--- Task 1 ---
Output as a JSON list of strings the records from their first line through the line that contains "301 centimetres", both included, with one string per line and blank lines omitted.

--- Page ---

# # # #

Reputation: 1330
I have a sql Employee
Table which describes how much a user likes a particular metal , the table looks like this
"Employee_number" "Rank_1 "Rank_2 "Rank_3 "Rank_4 "Rank5
1 Gold null null null null
2 bronze Gold null null null
3 Gold platinum null null null
4 Gold copper null null null
5 Gold bronze platinum null null
6 Gold bronze platinum null null
7 Gold platinum Silver null null
8 Gold platinum Silver null null
9 Gold platinum business null null
10 null null null null null
11 Silver bronze business platinum Gold
The Employee_number field is a unique field ,
There is also a table which describes the general ranking of the Metals, it looks like this :
Metal Rank
Gold 1
platinum 2
silver 3
copper 4
bronze 5
What i am trying to do is that whenever there is a null value for an employee , fill in with the default metals based on their ranking
eg -> For Employee 10 : All values are null , easy , His rank_1 metal would be Gold , rank2_metal would be Platinum , rank3_metal would be Silver , rank 4_metal would be copper , rank 5_metal would be bronze
Now for employee_1 , he has a rank_1 metal already , but no other ranks are avialble , so replace rank2_metal with Platinum , rank_3 metal with silver , rank_4 metal with copper , rank_5 metal with bronze
Now for employee_2 , he has bronze as his first metal and Gold as the second metal , his rank3_metal would be Platinum , rank_4 metal would silver , rank5_metal would be copper
similary , lets take the case of employee_6 he has three ranks filled , need to fill in rank 4 and 5 , his rank_4 metals would be silver and rank_5 metal would be copper
Does anyone have any suggestion on how this could be one in sql , i am using bigquery
Upvotes: 1
Views: 1201
Reputation: 172993
Below is for BigQuery Standard SQL - hope you will adopt this for your real use case.

# # # #

--- Task 2 ---
Write what comes next in the thread on filling null metal ranks in BigQuery, starting right after its final sentence.

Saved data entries
# # # #

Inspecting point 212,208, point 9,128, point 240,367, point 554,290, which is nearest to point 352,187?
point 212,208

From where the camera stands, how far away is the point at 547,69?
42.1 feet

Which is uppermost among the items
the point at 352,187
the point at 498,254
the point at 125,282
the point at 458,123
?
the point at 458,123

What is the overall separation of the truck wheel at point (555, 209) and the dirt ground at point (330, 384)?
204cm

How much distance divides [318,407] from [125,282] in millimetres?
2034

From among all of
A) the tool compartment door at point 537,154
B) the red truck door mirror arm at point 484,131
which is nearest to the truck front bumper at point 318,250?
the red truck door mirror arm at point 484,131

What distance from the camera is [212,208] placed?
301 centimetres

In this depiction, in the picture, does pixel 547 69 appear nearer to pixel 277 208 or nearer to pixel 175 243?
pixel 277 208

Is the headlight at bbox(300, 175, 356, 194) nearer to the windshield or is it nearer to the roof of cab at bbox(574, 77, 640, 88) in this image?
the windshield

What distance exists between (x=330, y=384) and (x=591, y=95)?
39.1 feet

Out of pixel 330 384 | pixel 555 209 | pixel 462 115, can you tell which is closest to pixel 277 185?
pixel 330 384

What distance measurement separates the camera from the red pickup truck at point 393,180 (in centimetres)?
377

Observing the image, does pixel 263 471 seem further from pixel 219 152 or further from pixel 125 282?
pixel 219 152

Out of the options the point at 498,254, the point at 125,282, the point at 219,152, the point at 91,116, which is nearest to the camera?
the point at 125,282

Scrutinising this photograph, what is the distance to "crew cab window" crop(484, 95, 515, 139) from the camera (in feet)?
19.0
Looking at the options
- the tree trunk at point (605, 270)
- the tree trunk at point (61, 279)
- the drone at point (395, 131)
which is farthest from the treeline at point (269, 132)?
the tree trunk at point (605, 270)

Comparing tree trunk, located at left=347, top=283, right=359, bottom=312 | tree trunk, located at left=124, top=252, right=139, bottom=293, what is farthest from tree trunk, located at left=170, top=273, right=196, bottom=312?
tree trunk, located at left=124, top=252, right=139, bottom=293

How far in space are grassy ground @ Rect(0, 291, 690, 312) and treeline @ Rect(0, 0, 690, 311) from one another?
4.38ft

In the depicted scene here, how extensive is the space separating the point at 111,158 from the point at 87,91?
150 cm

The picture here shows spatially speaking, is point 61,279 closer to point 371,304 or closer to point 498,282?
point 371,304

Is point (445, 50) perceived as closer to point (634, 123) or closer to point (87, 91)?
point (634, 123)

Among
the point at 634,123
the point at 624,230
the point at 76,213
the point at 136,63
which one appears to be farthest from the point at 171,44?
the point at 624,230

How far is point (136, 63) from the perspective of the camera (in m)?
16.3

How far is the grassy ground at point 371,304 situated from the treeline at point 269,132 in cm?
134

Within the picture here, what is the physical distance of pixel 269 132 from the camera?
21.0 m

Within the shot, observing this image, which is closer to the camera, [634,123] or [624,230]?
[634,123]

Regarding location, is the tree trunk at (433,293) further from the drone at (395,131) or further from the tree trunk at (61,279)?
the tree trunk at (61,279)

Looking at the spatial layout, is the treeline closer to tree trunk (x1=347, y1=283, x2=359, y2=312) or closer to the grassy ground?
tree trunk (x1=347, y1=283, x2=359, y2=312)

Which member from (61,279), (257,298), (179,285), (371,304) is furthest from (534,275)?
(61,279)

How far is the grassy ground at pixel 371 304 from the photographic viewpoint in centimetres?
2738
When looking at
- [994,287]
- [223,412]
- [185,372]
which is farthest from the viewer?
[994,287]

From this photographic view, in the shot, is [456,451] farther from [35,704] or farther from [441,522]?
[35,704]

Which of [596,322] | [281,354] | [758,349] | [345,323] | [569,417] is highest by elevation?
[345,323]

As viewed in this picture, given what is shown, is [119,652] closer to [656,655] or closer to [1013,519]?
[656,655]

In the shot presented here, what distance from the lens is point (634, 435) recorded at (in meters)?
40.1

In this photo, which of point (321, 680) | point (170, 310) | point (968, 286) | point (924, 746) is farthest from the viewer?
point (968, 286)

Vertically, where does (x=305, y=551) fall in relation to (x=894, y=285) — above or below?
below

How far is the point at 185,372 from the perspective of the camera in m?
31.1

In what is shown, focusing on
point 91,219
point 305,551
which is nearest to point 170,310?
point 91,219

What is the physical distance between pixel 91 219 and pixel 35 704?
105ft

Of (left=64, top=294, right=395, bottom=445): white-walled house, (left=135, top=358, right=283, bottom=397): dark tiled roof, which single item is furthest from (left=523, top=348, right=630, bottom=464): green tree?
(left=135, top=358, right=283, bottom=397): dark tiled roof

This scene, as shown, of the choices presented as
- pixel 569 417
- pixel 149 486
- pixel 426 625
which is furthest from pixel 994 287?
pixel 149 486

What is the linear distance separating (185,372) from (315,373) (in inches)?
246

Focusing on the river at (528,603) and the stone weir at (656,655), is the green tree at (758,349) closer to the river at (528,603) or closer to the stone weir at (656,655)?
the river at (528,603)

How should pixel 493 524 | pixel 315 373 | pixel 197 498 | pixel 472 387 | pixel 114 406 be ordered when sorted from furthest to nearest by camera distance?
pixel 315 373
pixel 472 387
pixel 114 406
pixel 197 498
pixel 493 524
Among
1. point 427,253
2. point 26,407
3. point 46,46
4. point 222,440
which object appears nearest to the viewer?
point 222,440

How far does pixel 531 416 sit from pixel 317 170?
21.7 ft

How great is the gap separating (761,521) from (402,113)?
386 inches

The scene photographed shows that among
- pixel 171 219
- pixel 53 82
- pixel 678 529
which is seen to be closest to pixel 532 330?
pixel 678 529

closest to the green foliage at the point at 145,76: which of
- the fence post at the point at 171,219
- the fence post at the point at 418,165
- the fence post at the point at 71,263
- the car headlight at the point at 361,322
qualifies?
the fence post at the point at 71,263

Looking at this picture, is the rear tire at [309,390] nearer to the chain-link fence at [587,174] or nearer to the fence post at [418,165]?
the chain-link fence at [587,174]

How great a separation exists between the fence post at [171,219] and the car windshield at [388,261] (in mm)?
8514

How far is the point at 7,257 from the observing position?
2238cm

# # # #

--- Exercise answer 1 ---
[
  "Inspecting point 212,208, point 9,128, point 240,367, point 554,290, which is nearest to point 352,187?",
  "point 212,208",
  "From where the camera stands, how far away is the point at 547,69?",
  "42.1 feet",
  "Which is uppermost among the items",
  "the point at 352,187",
  "the point at 498,254",
  "the point at 125,282",
  "the point at 458,123",
  "?",
  "the point at 458,123",
  "What is the overall separation of the truck wheel at point (555, 209) and the dirt ground at point (330, 384)?",
  "204cm",
  "How much distance divides [318,407] from [125,282] in millimetres?",
  "2034",
  "From among all of",
  "A) the tool compartment door at point 537,154",
  "B) the red truck door mirror arm at point 484,131",
  "which is nearest to the truck front bumper at point 318,250?",
  "the red truck door mirror arm at point 484,131",
  "What distance from the camera is [212,208] placed?",
  "301 centimetres"
]

--- Exercise answer 2 ---
#standardSQL
WITH metals AS (
SELECT 'Gold' Metal, 1 RANK UNION ALL SELECT 'platinum', 2 UNION ALL
SELECT 'silver', 3 UNION ALL SELECT 'copper', 4 UNION ALL SELECT 'bronze', 5
)
SELECT Employee_number,
MAX(IF(pos=0, Metal, NULL)) Rank_1,
MAX(IF(pos=1, Metal, NULL)) Rank_2,
MAX(IF(pos=2, Metal, NULL)) Rank_3,
MAX(IF(pos=3, Metal, NULL)) Rank_4,
MAX(IF(pos=4, Metal, NULL)) Rank_5
FROM (
SELECT Employee_number,
ARRAY_CONCAT(
ARRAY(SELECT Metal FROM (
SELECT 1 a, Rank_1 Metal UNION ALL SELECT 2, Rank_2 UNION ALL
SELECT 3, Rank_3 UNION ALL SELECT 4, Rank_4 UNION ALL
SELECT 5, Rank_5 )
WHERE NOT Metal IS NULL
ORDER BY a
), ARRAY(SELECT Metal FROM metals m
WHERE NOT LOWER(Metal) IN (
SELECT x FROM UNNEST(ARRAY(
SELECT LOWER(b) FROM (
SELECT Rank_1 b UNION ALL SELECT Rank_2 UNION ALL
SELECT Rank_3 UNION ALL SELECT Rank_4 UNION ALL
SELECT Rank_5 )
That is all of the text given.